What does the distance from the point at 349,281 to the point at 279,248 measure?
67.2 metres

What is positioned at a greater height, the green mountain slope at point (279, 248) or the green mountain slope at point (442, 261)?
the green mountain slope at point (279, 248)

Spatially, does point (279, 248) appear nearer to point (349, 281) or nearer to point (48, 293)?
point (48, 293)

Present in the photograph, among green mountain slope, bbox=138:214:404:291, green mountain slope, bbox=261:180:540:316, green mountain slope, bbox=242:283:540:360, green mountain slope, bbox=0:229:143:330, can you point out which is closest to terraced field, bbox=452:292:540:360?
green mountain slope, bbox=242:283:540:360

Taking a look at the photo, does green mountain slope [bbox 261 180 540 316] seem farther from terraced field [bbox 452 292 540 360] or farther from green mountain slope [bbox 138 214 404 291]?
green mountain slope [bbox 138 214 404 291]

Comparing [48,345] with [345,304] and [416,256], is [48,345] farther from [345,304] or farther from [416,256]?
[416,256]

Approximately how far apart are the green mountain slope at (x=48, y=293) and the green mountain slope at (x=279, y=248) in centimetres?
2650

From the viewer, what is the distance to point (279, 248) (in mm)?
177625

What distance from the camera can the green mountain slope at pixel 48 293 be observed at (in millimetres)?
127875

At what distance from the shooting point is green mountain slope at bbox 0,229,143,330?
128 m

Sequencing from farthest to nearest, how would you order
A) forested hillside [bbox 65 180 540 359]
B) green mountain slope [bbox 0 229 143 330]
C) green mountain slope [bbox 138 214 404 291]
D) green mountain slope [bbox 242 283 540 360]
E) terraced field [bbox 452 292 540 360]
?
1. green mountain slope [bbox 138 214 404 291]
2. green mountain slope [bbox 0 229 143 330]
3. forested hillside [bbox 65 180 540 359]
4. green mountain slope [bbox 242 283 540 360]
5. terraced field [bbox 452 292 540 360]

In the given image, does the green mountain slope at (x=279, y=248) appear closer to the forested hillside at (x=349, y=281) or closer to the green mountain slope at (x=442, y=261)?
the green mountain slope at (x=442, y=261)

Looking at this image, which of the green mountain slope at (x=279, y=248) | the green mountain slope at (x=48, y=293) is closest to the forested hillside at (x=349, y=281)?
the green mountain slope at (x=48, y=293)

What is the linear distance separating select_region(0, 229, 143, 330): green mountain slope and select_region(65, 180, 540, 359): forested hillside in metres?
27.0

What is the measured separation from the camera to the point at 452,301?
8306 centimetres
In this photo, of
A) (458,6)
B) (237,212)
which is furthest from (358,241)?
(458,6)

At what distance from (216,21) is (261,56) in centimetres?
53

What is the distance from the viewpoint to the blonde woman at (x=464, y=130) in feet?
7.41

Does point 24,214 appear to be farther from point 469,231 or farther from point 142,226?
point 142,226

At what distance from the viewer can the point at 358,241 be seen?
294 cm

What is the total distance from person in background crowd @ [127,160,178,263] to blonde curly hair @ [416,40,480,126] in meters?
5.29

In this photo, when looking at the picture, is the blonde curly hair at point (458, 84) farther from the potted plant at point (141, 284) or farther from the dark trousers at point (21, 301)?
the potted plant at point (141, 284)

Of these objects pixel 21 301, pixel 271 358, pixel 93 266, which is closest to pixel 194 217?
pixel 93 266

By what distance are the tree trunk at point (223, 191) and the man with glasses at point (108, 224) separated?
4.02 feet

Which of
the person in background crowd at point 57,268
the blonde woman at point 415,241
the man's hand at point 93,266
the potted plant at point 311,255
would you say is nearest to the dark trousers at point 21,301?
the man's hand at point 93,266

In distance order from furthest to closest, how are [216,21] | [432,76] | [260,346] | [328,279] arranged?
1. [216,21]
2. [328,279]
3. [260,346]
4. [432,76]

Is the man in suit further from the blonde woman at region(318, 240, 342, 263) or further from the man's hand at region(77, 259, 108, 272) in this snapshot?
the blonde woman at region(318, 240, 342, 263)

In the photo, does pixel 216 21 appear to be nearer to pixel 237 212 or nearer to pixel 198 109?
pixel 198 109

──────────

● What is required: Recast the stretch from the line containing "Is the man in" through the end of the records as a Markdown table with a column "Row" for the row number and a column "Line" for the line itself, leaving out blank lines.

● Response:
| Row | Line |
|---|---|
| 1 | Is the man in suit further from the blonde woman at region(318, 240, 342, 263) or further from the man's hand at region(77, 259, 108, 272) in this snapshot? |
| 2 | the blonde woman at region(318, 240, 342, 263) |
| 3 | In the photo, does pixel 216 21 appear to be nearer to pixel 237 212 or nearer to pixel 198 109? |
| 4 | pixel 198 109 |